From: Ritesh Harjani (IBM) <ritesh.list@gmail.com>
To: Dave Chinner <david@fromorbit.com>
Cc: linux-ext4@vger.kernel.org, Theodore Ts'o <tytso@mit.edu>,
Jan Kara <jack@suse.cz>, "Darrick J . Wong" <djwong@kernel.org>,
Christoph Hellwig <hch@infradead.org>,
John Garry <john.g.garry@oracle.com>,
Ojaswin Mujoo <ojaswin@linux.ibm.com>,
linux-kernel@vger.kernel.org, linux-xfs@vger.kernel.org,
linux-fsdevel@vger.kernel.org
Subject: Re: [PATCH 4/6] ext4: Warn if we ever fallback to buffered-io for DIO atomic writes
Date: Wed, 30 Oct 2024 05:21:48 +0530 [thread overview]
Message-ID: <87h68u79ij.fsf@gmail.com> (raw)
In-Reply-To: <ZyFh3uCGqB20+2X2@dread.disaster.area>
Hi Dave,
Dave Chinner <david@fromorbit.com> writes:
> On Mon, Oct 28, 2024 at 11:44:00PM +0530, Ritesh Harjani wrote:
>>
>> Hi Dave,
>>
>> Dave Chinner <david@fromorbit.com> writes:
>>
>> > On Mon, Oct 28, 2024 at 06:39:36AM +0530, Ritesh Harjani wrote:
>> >>
>> >> Hi Dave,
>> >>
>> >> Dave Chinner <david@fromorbit.com> writes:
>> >>
>> >> > On Fri, Oct 25, 2024 at 09:15:53AM +0530, Ritesh Harjani (IBM) wrote:
>> >> >> iomap will not return -ENOTBLK in case of dio atomic writes.
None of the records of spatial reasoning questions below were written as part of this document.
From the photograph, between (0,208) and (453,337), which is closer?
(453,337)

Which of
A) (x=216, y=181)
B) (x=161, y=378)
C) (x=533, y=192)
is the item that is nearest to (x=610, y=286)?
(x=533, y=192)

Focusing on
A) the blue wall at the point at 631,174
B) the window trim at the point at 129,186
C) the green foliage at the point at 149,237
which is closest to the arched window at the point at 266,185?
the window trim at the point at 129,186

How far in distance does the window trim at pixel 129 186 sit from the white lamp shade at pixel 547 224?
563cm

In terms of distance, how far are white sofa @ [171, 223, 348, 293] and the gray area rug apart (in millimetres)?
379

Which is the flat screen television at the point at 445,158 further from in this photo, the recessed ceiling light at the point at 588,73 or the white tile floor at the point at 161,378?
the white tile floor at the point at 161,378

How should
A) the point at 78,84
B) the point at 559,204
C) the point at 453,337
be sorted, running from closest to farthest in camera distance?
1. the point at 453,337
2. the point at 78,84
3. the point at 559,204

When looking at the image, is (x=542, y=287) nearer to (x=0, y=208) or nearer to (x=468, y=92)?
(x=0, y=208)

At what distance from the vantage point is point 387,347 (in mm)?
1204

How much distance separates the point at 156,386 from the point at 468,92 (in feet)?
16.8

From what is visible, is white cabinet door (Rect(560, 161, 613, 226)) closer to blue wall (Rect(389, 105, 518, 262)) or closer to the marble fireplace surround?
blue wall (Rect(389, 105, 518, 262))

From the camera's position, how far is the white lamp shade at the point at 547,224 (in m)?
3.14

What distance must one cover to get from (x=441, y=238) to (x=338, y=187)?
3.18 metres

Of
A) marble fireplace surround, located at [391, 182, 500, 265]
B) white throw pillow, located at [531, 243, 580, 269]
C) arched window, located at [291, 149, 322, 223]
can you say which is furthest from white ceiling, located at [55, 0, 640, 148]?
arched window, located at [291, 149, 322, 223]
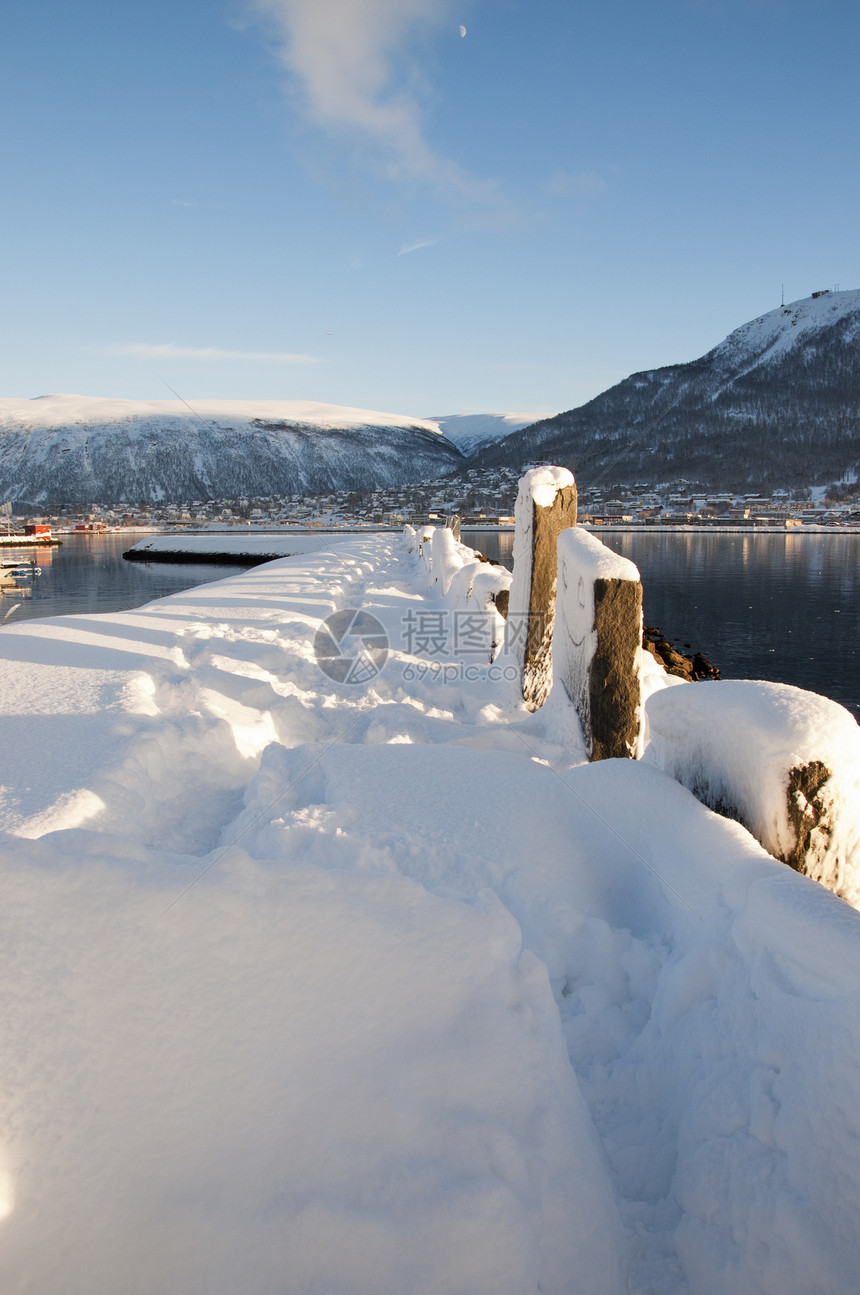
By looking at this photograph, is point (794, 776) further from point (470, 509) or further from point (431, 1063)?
point (470, 509)

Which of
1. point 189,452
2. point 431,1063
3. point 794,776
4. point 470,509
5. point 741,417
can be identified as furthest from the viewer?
point 189,452

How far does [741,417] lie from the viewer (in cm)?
10706

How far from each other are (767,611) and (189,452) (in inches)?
5497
But let's
>> >> >> also add a WARN_ON_ONCE and return -EIO as a safety net.
>> >> >>
>> >> >> Signed-off-by: Ritesh Harjani (IBM) <ritesh.list@gmail.com>
>> >> >> ---
>> >> >> fs/ext4/file.c | 10 +++++++++-
>> >> >> 1 file changed, 9 insertions(+), 1 deletion(-)
>> >> >>
>> >> >> diff --git a/fs/ext4/file.c b/fs/ext4/file.c
>> >> >> index f9516121a036..af6ebd0ac0d6 100644
>> >> >> --- a/fs/ext4/file.c
>> >> >> +++ b/fs/ext4/file.c
>> >> >> @@ -576,8 +576,16 @@ static ssize_t ext4_dio_write_iter(struct kiocb *iocb, struct iov_iter *from)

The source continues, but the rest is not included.